We are a commune of inquiring, skeptical, politically centrist, capitalist, anglophile, traditionalist New England Yankee humans, humanoids, and animals with many interests beyond and above politics. Each of us has had a high-school education (or GED), but all had ADD so didn't pay attention very well, especially the dogs. Each one of us does "try my best to be just like I am," and none of us enjoys working for others, including for Maggie, from whom we receive neither a nickel nor a dime. Freedom from nags, cranks, government, do-gooders, control-freaks and idiots is all that we ask for.
David Thompson disputes Geras and Bauman on socialist assumptions. A quote:
I doubt anyone here disapproves of social safety nets of some kind, or resents help being offered to people in distress and positions of severe misfortune. The question is how much help is to be offered and on what basis. But given the role of individual judgment in how a person’s life plays out, questions necessarily follow. Lots of questions. How, one wonders, does a community “insure” its individual members against all manner of “misfortune”? How are people to be insulated from, and compensated for, what are often consequences of their own choices and priorities? How much control is to be exerted and how many freedoms curtailed - including the freedoms of those suffering misfortune? What, exactly, are the intimate practicalities of this vision?
Yes, we certainly are in favor of social nets - but as nets, not as things which are to be an approved way of life except for the most disabled. Due to human nature, socialism only works half-well within familes, where there is a combination of authority and love bonds. Even kibbutzes fall apart over money and effort issues. Whole thoughtful piece here.
Good link. Thanks. At the risk of being dismissed as a loathsome Puritan, I think some consideration of sin, repentance, forgiveness, making amends, and altruism should also be considered.
Also, having had to feed myself without a trust fund to support my former altruistic profession serving the "underclass", I believe strongly that assistance should go only to children, the elderly, and extremely mentally or physically disabled people of working age. If you are willing to work, you can always find something to put bread on the table. I think concepts castigated as Horribly Victorian like the "deserving poor" and "able-bodied" should be revived.
Just one personal note: I am the lone survivor of a large family iall of whom have succumbed to death, become totallly disabled or been forcibly committed for insanity in the last year. Beyond being grateful to God for sparing me, I have struggled to pull some meaning and lessons out of this famly trauma to give my children some hope and guidance for their own lives. What I repeat is something you may perhaps label dreary Puritanism: the virtues of persistence, hard work, self-denial, keeping one's commitments, sobriety, resisting temptation, moderation in all things, staying married, staying employed, etc. I tell them that Life is not fair, but don't you dare be moochers, and don't dare be slackers and if you work and meet your family responsibilities and help people in your community, you can live with yourself and know that you have tried to be faithful to your God. My point is that the dreary Puritan virtues may not be sexy, and are certainly not all there is to life. I learn from all of you who so ceaselessly so extol freedom as your chief value. But when thinking about the ills of the underclass and those needing help, one must include the moral and spiritual.

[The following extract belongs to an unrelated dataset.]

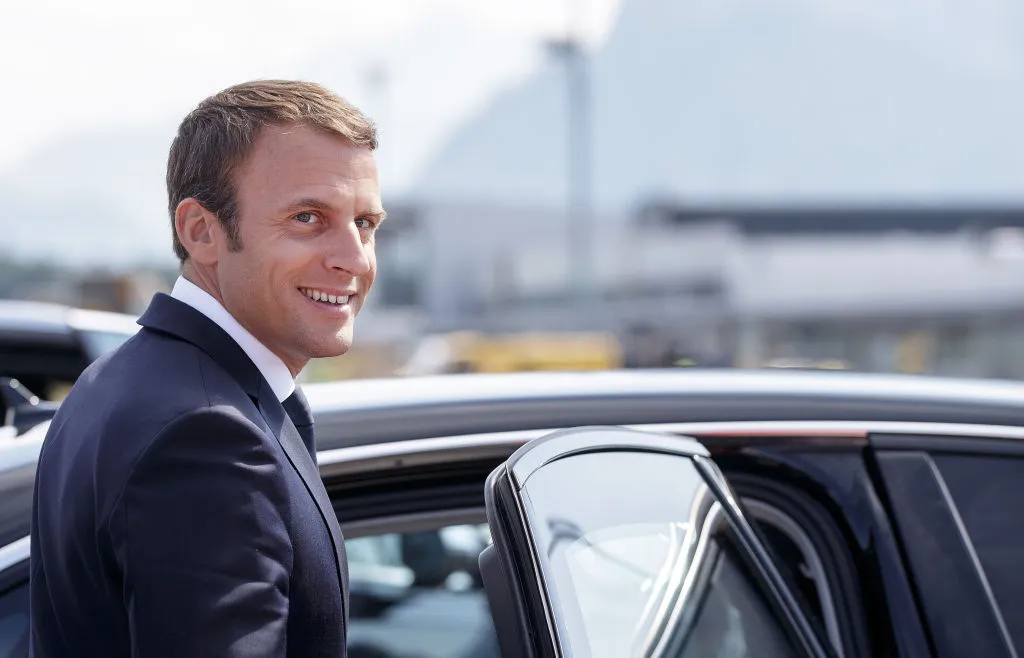 Emmanuel Macron, France's president, hopes to blur the line between the haves from the have-nots in the labor market.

"I think concepts castigated as Horribly Victorian like the "deserving poor" and "able-bodied" should be revived."
Of course. Every hates a lazy moocher. And everyone has lazy wishes to be one.
However, at Maggie's Farm, we place liberty at the top of the secular-moral pile. Live free or die. Freedom trumps material comforts. My ancestors did not pursue anything, politically, but freedom. And they screwed up plenty enough in their own lives, I suppose, with the usual human farmer flaws - alcohol, atheism, crankiness, foolishness, etc - and blamed no one and asked nobody for nothing. They left me no trust fund, that's for sure, except for the family name on a bunch of MA and CT towns - and tombstones.
Wish they had left me something, but I am nevertheless a relatively happy fellow.